This morning, I received an email through an iCloud account I use so rarely that I don’t even remember the password. It was from someone I don’t know – Grayce MacDonald – and the subject heading read: Granola.
I thought, Huh?
I know two people who have recipes for making granola from scratch – our friend Carol Bowman and Rob, who got his recipe from Carol. Only a few days ago, Rob commented that he’d given the recipe to his biking friend, Don. I don’t eat Granola for breakfast. Every morning, I have the same thing – a grapefruit and half an English muffin – so I have no clue why this person I don’t know sent the recipe to me.
I asked Rob if he knew anyone named Grayce MacDonald – maybe a Facebook friend – with whom he was trading Granola recipes. Nope, he said, and asked to see the recipe. He noted that Grayce’s recipe calls for slivered almonds, while the one he and Carol use calls for pecans, but otherwise, the recipes are identical.
I pressed reply on my phone and wrote Grayce, thanking her for the recipe but said she probably had sent it to the wrong person.
This afternoon, Rob and I talked about whether this was a synchro. He said he thought it would be a synchro if this Grayce person had gotten the recipe from Carol and then sent it to me, unaware that I know Carol. But it feels like a cluster synchro in the making because it’s the third time in the last few days that this recipe has cropped up.
At any rate, for anyone who would like to make their own granola, here’s the recipe:
7 cups old fashioned oatmeal
1 cup shredded coconut
1 cup slivered almonds
1 cup soy powder
1 cup sesame seeds
1 cup powdered milk
1 cup sunflower seeds
1 cup raw wheat germ
Combine the above in a large pan.
In a separate bowl, beat together 1 cup of honey and a cup of canola oil. Mix the dry and moist ingredients and spread in 2 large cake pans.
Bake at 250 degrees for an hour. After 30 minutes, stir the granola in the pan, bake the remaining half hour, until it’s slightly brown.
Top granola with fresh fruit and or yogurt and enjoy!
And we’ll see if there are any more granola mentions!
Here’s another granola thing to add to your cluster. (Hey! Granola “clusters,” like synchros, lol. ) I don’t like granola. It makes me feel queasy. Weird, I know. A few days ago, a friend kindly gave some she’d made. This morning I threw it away. A bit later, I open your blog and see. . .thanks a lot. . . .granola. : )
Your comment made me laugh! I can’t eat it, either. It sticks in my teeth. Okay, granola cluster…this proves, I think, that anything can become a cluster synchro!

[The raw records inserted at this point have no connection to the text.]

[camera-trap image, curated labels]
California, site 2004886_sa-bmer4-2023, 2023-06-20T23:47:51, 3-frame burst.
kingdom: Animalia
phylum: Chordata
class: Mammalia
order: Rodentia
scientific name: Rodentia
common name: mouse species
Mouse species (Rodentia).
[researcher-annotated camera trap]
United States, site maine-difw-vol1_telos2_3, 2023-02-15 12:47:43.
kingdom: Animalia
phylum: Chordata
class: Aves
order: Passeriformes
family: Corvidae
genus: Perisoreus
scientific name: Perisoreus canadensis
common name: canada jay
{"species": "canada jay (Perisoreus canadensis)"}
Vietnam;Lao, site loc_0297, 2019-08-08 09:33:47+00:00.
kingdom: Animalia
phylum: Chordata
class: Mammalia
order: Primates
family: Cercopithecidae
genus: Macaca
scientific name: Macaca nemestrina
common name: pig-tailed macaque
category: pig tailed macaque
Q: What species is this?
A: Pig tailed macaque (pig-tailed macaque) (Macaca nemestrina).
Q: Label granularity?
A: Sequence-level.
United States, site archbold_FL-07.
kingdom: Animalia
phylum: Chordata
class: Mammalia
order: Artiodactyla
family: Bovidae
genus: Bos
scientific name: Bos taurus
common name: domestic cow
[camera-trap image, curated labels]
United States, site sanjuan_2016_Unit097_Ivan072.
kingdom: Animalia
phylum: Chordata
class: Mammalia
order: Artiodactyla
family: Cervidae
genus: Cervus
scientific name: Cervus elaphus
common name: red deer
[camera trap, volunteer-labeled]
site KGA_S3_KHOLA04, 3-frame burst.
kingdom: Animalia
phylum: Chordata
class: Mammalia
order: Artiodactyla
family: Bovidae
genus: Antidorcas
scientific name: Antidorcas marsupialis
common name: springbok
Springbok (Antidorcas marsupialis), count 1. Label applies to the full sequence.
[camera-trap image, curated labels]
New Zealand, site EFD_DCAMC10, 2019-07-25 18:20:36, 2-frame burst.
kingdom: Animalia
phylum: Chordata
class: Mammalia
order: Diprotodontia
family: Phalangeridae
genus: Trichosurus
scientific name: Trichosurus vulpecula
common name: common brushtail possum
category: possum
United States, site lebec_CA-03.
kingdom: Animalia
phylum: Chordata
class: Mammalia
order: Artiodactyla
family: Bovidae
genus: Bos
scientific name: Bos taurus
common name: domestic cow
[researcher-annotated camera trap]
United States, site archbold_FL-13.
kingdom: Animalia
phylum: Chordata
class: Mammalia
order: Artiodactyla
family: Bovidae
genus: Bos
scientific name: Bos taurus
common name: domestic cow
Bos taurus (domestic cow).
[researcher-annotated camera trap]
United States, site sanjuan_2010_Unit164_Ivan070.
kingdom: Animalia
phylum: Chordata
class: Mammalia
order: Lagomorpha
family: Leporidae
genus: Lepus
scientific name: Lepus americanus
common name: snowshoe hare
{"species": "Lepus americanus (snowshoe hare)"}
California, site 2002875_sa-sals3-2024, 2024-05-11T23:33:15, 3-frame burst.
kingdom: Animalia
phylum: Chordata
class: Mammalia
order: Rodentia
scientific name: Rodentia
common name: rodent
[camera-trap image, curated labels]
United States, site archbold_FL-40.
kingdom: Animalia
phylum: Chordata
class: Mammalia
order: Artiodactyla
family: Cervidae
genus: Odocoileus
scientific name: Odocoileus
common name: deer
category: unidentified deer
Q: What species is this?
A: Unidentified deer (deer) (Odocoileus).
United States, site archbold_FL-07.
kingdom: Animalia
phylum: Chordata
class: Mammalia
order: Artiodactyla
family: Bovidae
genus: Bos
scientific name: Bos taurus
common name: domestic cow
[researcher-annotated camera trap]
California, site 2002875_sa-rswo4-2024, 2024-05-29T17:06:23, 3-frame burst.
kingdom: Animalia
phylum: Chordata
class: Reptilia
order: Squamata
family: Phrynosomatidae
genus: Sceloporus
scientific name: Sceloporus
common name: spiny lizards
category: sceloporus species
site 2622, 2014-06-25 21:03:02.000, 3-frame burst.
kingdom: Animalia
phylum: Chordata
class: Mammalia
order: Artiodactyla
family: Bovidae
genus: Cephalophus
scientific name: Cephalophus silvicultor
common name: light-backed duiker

Don’t know of any granola synchros – but I don’t really know granola. The ingredients sound good so must give it a try.
Kind of a weird synchro, for sure.
Then I see this post by Granola Glamour about a Synchro Project app. “It’s an app but it’s also part of a larger effort by creator, Lesley Roy and the Yale Initiative in Religion Science & Technology to explore this topic by gathering actual data from real folks around the world.” https://www.granolaglamour.com/granola-glamour/2012/5/22/a-new-app-for-youthe-synchro-project.html
I’ve heard about that app
I saw this statement at a granola web page talking about “…synchronistic integration of our work and home life”-
“In addition to making Back Roads Granola, we have 7 beautiful llamas that grace our pastures, a flock of entertaining chickens that produce organic eggs for us and our own organic vegetable garden and berry patch that we share with our family & friends. We whole-heartedly embrace our Vermont country lifestyle; it sustains us and allows us to enjoy the synchronistic integration of our work and home life.
After all these years, we are still Crunchy Granola People.”
https://backroadsgranola.com/about-us/#sthash.x6i3q8iF.dpbs
How cool! I laughed at the line – crunchy granola people!
That’s how I’ll refer to you guys now! That is a funny term!